Additionally, the weaker outlook will provide Fed policymakers with a fresh data point to consider as they start the latest two-day policy-setting meeting later in the session, seeking to determine where the economy will be headed over the coming months.
2. Coinbase comes under scrutiny
Coinbase Global (NASDAQ:COIN) isn’t having a good 2022. The crypto trading platform has seen its stock price fall over 70% so far this year as digital currencies lost their popularity.
A few weeks ago influential investment bank Goldman Sachs downgraded its stance on the company’s stock to ‘sell’, saying it “will need to make substantial reductions in its cost base in order to stem the resulting cash burn as retail trading activity dries up.”
And now the U.S. Securities and Exchange Commission is taking a close look at the company.
Bloomberg reported Monday that the U.S. securities regulator is investigating whether Coinbase improperly let Americans trade digital assets that should have been registered as securities.
Coinbase denies any irregularities, but this investigation comes on top of a former product manager at the company being charged after an investigation into an alleged insider trading scheme, revealed last week.
3. Stocks set to open lower; Walmart’s warning weighs
U.S. stock markets are set to open lower Tuesday, with the retail sector expected to be hit hard by Walmart’s profit warning [see above] ahead of the start of the Federal Reserve’s two-day policy-setting meeting.
By 06:00 AM ET (1000 GMT), Dow Jones futures were down 125 points, or 0.4%, while S&P 500 futures were down 0.2%, and Nasdaq 100 futures were also down 0.2%.
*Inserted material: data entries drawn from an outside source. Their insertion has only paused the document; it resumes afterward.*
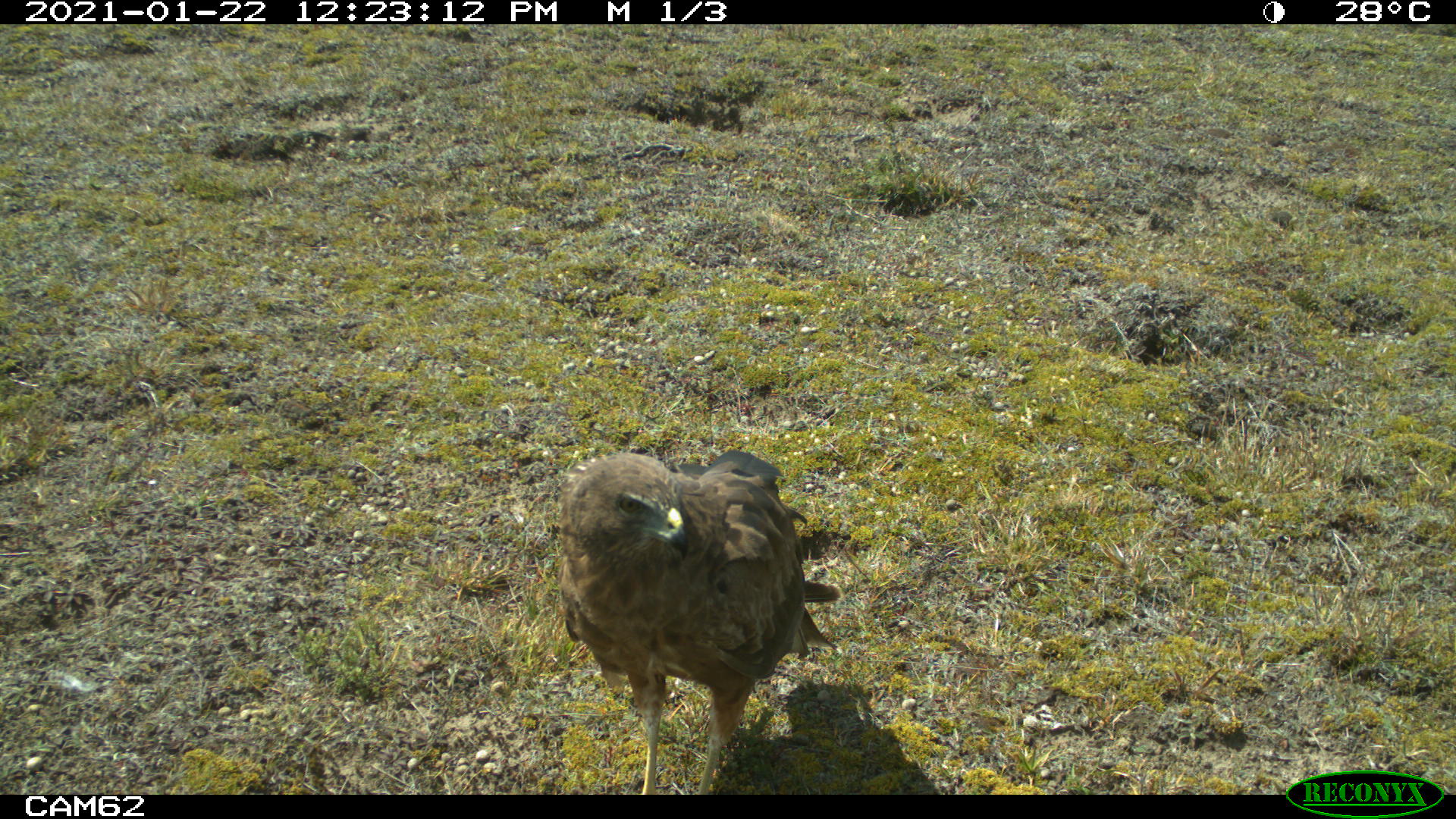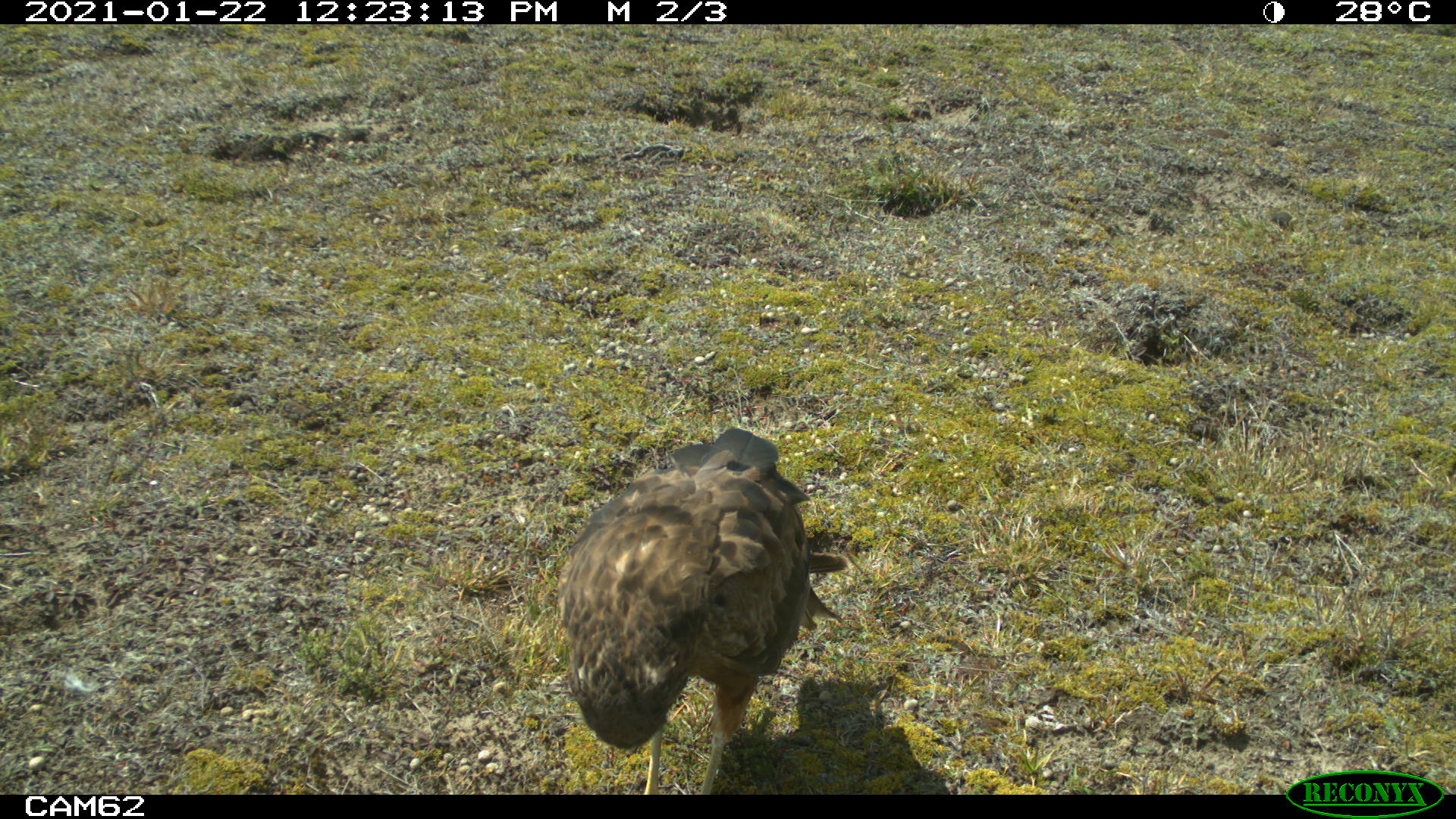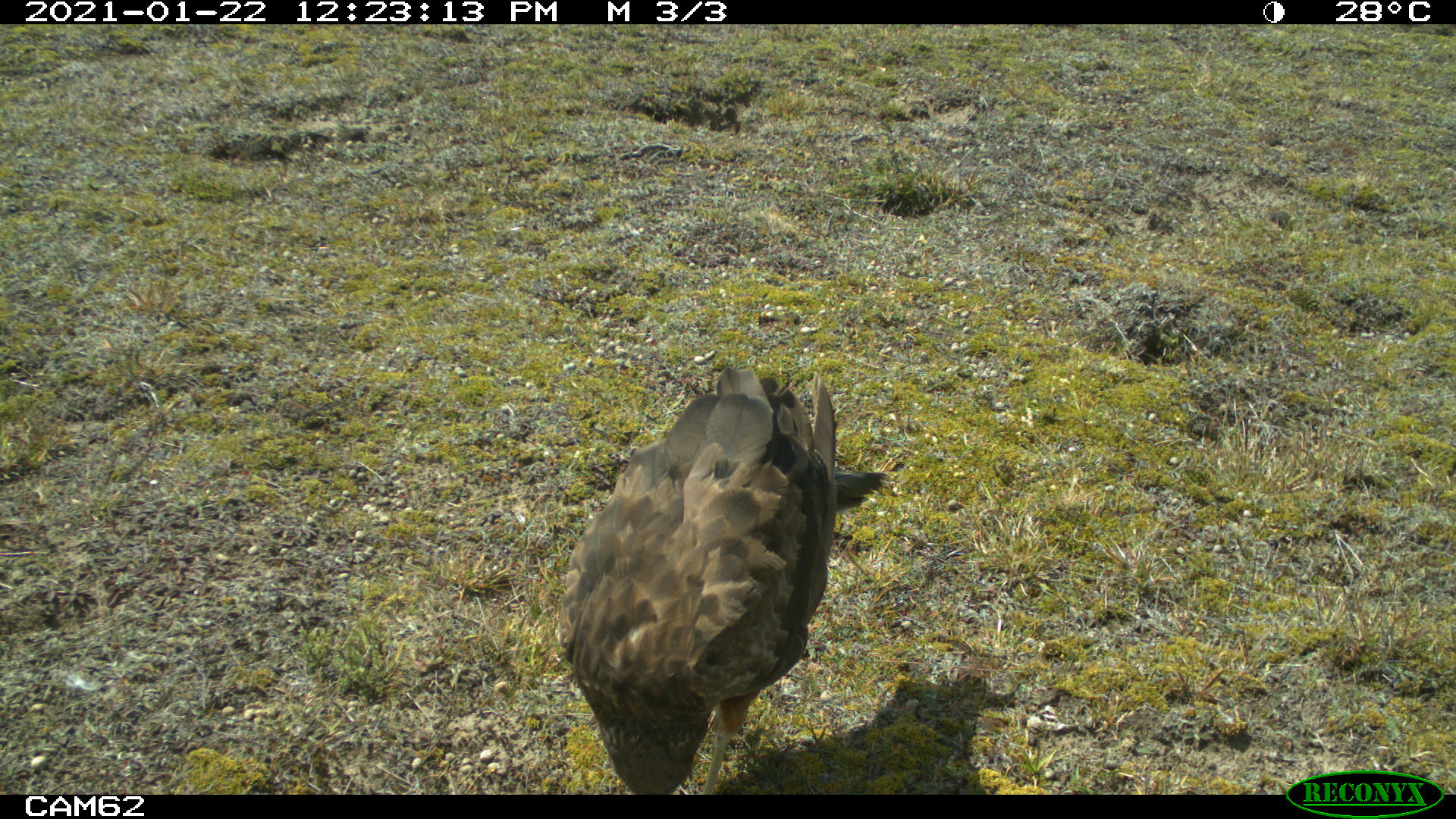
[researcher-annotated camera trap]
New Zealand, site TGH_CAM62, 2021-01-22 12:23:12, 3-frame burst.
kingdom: Animalia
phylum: Chordata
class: Aves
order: Accipitriformes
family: Accipitridae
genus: Circus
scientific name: Circus approximans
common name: swamp harrier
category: harrier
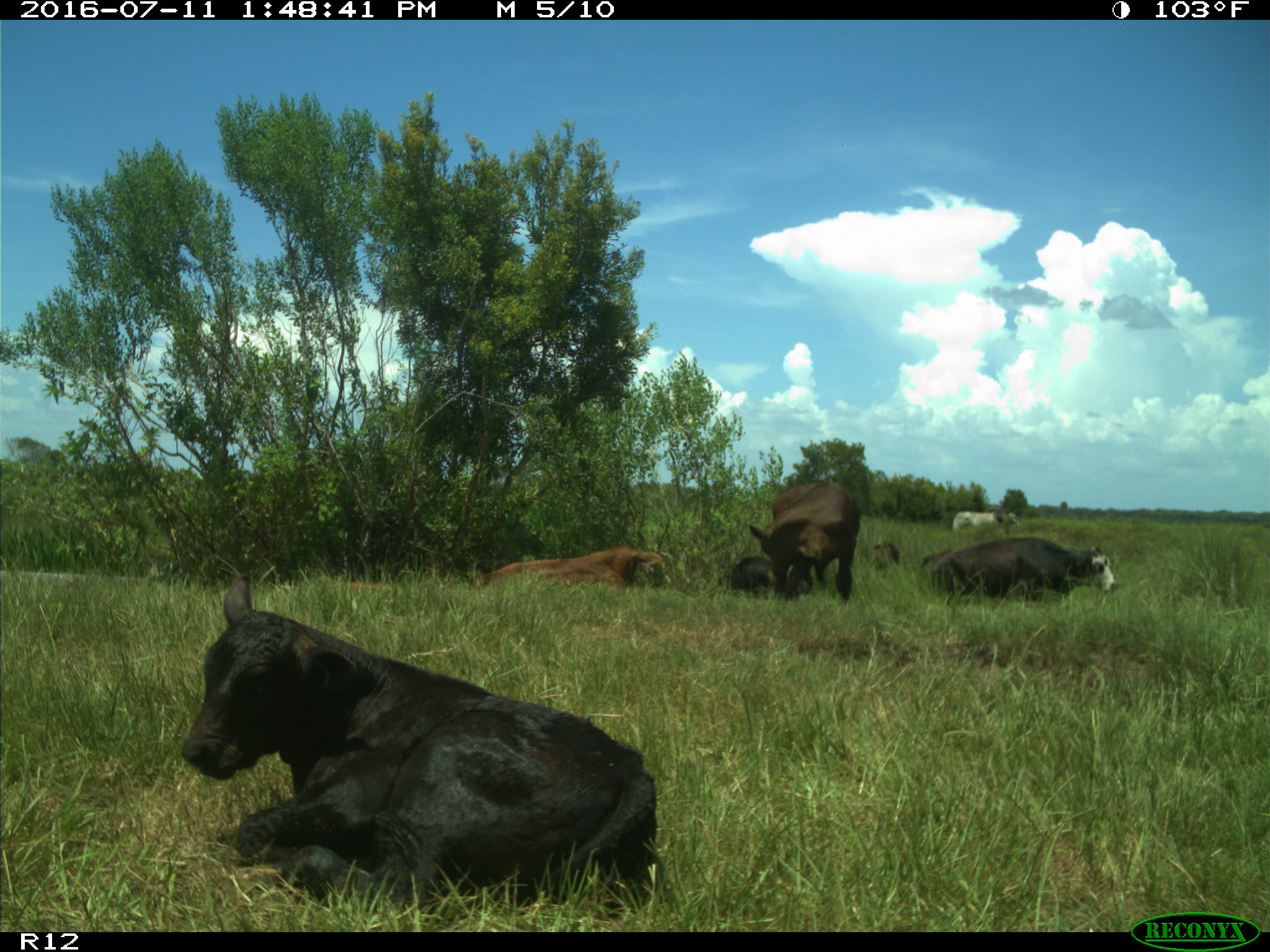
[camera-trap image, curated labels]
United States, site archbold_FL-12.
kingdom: Animalia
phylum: Chordata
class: Mammalia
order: Artiodactyla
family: Bovidae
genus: Bos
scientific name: Bos taurus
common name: domestic cow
The Federal Reserve commences its latest meeting later Tuesday, but it won’t be until Wednesday that the decision of the policymakers is made public.
Ahead of this the earnings season hits its full stride. The likes of Coca-Cola, McDonald’s, and General Motors (NYSE:GM) are set to report earnings before the bell, with investors looking to see if Walmart’s disappointing outlook is matched.
Tech giants Microsoft (NASDAQ:MSFT) and Alphabet (NASDAQ:GOOGL) report after the close, and their numbers are likely to influence Wednesday’s trading.
4. Russia cuts gas supplies to Europe
The relief in western Europe last week following the restoration of gas through the Nord Stream 1 pipeline after a scheduled outage hasn’t lasted very long.
Russian energy giant Gazprom announced late Monday that gas flows to Germany through this major pipeline would fall to 33 million cubic meters per day from Wednesday. That’s half of the flows seen at the end of last week, which are already only 40% of normal capacity.
European Union countries are set to hold an emergency meeting later Tuesday to discuss a proposal to curb their gas demand as they try to reduce their dependence on Russian energy, especially given the likelihood of a total cut-off as Moscow uses its energy supply as a political weapon as winter draws nearer.
Germany’s Economics Minister Robert Habeck warned on Monday that the country, which relies heavily on Russian gas, faces a serious energy situation.
5. Oil gains; API supply data due
Crude oil prices rose Tuesday for the second day in a row on concerns over Europe’s energy supplies after Russia reduced the amount of gas flowing into Germany through the Nord Stream 1 pipeline [see above].
Yet, despite these gains, oil prices are over 10% lower this month on the expectation that interest rate hikes, by the Federal Reserve, in particular, will reduce economic activity and thus impact fuel demand growth.
U.S. crude supply data from the American Petroleum Institute, due later in the day, could provide an indication of reduced U.S. demand, even in the middle of the driving season.
By 06:00 AM ET, U.S. crude futures were up 2% at $98.64 a barrel, while Brent crude was up 2% at $102.16 a barrel. Both benchmarks gained approximately 2% last session.